Problem details :: Each line of the entries that mentions the string "Green" needs to be reported.

Excerpted data ::
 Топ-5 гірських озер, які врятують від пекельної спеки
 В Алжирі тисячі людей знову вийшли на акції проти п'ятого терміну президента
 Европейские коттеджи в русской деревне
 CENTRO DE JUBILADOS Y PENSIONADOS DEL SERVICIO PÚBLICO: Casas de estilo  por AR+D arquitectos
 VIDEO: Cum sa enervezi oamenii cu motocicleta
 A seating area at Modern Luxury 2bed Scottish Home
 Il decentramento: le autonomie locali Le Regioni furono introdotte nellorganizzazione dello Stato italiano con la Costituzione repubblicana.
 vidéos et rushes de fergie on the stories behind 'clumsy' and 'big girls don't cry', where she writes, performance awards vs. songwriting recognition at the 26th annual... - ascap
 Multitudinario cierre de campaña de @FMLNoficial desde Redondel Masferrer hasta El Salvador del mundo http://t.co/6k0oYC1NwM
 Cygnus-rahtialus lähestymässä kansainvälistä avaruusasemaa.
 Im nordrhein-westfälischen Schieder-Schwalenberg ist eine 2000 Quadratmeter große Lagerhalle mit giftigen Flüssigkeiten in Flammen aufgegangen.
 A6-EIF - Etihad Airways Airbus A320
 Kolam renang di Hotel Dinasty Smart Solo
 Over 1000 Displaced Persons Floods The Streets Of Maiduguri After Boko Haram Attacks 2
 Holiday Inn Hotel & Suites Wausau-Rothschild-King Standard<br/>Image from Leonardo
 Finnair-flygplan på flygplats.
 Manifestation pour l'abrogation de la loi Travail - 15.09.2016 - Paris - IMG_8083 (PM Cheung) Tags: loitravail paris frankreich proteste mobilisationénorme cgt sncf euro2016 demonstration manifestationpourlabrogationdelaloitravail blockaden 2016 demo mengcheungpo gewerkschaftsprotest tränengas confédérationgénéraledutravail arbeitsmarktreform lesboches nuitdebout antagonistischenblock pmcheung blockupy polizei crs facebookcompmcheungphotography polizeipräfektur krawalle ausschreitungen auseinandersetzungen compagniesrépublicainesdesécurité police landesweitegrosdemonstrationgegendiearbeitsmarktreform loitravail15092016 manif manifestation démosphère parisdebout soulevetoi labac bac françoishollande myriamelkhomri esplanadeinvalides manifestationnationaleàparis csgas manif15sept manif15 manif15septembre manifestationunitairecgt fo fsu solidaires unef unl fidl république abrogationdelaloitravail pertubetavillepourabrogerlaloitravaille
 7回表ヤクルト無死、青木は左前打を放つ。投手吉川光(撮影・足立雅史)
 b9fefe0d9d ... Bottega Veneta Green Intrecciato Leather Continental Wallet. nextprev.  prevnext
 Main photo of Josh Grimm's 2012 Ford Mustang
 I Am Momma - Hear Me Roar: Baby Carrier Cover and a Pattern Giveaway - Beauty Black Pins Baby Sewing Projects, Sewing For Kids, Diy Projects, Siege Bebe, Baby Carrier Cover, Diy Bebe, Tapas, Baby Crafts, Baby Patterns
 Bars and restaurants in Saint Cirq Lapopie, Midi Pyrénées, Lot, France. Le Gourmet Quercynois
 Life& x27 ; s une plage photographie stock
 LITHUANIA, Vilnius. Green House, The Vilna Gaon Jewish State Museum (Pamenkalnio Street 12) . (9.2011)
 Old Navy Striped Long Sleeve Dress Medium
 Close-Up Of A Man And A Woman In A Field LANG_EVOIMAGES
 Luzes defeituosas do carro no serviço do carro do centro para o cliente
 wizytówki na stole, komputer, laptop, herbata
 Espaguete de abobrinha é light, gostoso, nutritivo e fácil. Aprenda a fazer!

Exercise result ::
 b9fefe0d9d ... Bottega Veneta Green Intrecciato Leather Continental Wallet. nextprev.  prevnext
 LITHUANIA, Vilnius. Green House, The Vilna Gaon Jewish State Museum (Pamenkalnio Street 12) . (9.2011)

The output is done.